GIVEN EXERCISE A:
Copy the listing below word for word, everything from its first line down to the line containing "0.77 metres".

Mary West testified that she was part owner of Capitol Press where defendant was a part-time employee on October 14, 1960. Sometime between 1 p.m. and 3 p.m. defendant came into the shop with a small boy whom she identified as the victim of the crime. When asked if the boy was his, defendant replied that he was. Defendant had come to the office for his last paycheck and was there about five minutes.
Mary Vickery testified that her son Ronald, the victim, left her house about 1:15 p.m. to play and that she next saw him about 4 p.m. at the police station with Mrs. Maggio.

GIVEN EXERCISE B:
Pull from the testimony above, word for word, everything from "Mary West testified" down to "with Mrs. Maggio.".

RECORDS FOR THE TASK:
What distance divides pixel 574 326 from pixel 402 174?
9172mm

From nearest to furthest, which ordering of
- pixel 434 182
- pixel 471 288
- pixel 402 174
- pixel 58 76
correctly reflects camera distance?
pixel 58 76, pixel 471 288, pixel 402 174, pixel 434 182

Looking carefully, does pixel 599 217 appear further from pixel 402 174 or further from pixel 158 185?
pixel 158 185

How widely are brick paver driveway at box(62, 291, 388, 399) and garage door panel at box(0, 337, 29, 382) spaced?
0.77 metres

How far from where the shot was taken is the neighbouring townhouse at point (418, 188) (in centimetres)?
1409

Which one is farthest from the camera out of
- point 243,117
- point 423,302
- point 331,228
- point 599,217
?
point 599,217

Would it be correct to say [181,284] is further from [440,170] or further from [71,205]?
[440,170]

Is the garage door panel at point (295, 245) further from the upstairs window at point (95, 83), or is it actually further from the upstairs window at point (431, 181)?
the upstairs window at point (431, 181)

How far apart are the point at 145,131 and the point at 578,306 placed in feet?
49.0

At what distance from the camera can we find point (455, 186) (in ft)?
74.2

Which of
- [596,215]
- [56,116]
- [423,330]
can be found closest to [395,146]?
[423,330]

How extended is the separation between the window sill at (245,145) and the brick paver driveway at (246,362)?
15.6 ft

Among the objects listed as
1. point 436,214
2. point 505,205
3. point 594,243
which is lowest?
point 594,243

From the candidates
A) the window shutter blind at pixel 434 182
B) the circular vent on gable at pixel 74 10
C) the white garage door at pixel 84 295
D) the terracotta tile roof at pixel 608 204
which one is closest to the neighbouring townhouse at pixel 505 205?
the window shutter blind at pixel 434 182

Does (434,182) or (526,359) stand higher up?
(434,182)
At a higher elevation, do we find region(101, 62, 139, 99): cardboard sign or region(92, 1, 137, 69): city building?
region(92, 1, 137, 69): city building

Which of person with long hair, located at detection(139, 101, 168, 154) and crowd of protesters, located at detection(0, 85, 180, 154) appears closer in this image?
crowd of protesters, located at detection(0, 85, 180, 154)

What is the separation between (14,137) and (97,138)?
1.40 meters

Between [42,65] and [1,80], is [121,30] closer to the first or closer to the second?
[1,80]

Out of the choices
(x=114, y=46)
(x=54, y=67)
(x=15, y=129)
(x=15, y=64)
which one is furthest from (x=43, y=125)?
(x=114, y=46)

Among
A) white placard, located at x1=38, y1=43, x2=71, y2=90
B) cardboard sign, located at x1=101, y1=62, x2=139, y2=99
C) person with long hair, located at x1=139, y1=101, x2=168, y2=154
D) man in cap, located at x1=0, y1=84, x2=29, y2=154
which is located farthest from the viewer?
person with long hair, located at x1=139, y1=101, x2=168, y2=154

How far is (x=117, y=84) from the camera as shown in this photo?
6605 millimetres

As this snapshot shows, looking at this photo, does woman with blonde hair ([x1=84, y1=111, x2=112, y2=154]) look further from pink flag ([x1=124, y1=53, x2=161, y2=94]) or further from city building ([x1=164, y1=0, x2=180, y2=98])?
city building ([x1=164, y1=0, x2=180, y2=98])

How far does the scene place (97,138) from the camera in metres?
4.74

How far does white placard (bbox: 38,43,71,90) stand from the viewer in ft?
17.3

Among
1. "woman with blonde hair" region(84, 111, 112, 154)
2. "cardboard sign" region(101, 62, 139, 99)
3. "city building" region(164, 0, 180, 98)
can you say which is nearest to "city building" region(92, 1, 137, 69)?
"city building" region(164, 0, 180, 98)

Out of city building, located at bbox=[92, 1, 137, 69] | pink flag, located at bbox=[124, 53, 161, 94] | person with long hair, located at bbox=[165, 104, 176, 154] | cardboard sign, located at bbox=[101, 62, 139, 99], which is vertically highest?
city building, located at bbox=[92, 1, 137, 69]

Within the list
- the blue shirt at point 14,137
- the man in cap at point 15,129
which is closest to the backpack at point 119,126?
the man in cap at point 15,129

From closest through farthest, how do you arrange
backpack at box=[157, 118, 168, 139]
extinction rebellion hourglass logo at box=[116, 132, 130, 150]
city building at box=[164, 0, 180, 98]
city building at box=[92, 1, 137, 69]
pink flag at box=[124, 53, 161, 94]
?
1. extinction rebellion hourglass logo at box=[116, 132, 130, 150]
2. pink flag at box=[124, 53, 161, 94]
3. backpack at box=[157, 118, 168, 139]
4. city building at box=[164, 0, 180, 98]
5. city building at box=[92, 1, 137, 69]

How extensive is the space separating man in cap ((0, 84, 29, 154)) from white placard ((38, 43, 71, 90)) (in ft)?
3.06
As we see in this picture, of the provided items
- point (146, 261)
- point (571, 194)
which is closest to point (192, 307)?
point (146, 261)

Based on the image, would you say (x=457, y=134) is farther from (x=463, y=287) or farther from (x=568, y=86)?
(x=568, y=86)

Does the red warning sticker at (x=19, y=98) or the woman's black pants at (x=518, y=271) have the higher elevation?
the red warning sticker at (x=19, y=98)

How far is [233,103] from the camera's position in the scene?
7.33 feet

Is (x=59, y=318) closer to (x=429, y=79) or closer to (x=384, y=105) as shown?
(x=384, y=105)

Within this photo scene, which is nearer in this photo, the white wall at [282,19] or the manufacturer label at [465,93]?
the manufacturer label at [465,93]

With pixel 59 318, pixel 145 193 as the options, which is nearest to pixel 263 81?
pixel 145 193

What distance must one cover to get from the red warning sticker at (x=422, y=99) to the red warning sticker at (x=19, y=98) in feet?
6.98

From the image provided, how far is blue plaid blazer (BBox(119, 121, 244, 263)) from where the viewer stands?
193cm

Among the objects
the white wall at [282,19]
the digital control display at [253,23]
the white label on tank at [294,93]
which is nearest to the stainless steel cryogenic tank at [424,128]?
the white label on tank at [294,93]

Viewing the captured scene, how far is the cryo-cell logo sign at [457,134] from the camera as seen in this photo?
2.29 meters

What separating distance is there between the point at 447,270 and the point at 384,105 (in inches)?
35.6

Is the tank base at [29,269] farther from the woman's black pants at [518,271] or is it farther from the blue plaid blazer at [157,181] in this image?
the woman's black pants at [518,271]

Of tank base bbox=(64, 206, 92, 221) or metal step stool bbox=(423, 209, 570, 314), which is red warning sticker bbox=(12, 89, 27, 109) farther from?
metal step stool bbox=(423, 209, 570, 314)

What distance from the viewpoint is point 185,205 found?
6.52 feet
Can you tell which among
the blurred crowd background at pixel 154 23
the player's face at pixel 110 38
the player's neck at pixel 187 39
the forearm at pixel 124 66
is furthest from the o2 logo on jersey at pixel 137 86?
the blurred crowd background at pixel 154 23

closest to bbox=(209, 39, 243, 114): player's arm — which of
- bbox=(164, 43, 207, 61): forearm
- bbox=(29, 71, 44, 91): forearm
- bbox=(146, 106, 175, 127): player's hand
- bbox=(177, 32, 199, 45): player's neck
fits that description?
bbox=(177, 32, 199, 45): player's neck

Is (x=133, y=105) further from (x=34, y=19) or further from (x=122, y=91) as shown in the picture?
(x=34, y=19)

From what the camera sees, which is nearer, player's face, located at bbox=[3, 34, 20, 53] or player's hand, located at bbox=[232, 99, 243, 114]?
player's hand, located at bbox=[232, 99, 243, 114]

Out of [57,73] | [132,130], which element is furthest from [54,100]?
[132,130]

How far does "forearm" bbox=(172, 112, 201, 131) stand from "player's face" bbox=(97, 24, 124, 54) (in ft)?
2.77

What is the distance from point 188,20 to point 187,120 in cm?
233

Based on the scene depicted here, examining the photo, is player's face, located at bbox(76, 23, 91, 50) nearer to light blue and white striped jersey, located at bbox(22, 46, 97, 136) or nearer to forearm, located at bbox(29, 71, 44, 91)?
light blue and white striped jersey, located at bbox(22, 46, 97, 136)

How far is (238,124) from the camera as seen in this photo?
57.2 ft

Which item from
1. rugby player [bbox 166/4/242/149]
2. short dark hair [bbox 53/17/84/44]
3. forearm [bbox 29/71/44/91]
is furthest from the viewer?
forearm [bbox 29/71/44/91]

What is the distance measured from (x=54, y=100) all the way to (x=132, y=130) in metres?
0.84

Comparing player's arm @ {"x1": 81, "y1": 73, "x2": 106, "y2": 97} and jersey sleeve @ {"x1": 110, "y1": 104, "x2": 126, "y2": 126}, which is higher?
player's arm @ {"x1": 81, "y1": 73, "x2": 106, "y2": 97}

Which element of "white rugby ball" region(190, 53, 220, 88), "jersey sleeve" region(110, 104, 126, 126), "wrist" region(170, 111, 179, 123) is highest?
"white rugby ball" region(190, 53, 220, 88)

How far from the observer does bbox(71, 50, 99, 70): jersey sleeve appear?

EXERCISE OUTPUT A:
What distance divides pixel 574 326 from pixel 402 174?
9172mm

From nearest to furthest, which ordering of
- pixel 434 182
- pixel 471 288
- pixel 402 174
- pixel 58 76
correctly reflects camera distance?
pixel 58 76, pixel 471 288, pixel 402 174, pixel 434 182

Looking carefully, does pixel 599 217 appear further from pixel 402 174 or further from pixel 158 185?
pixel 158 185

How widely are brick paver driveway at box(62, 291, 388, 399) and garage door panel at box(0, 337, 29, 382) spaced?
0.77 metres

EXERCISE OUTPUT B:
Mary West testified that she was part owner of Capitol Press where defendant was a part-time employee on October 14, 1960. Sometime between 1 p.m. and 3 p.m. defendant came into the shop with a small boy whom she identified as the victim of the crime. When asked if the boy was his, defendant replied that he was. Defendant had come to the office for his last paycheck and was there about five minutes.
Mary Vickery testified that her son Ronald, the victim, left her house about 1:15 p.m. to play and that she next saw him about 4 p.m. at the police station with Mrs. Maggio.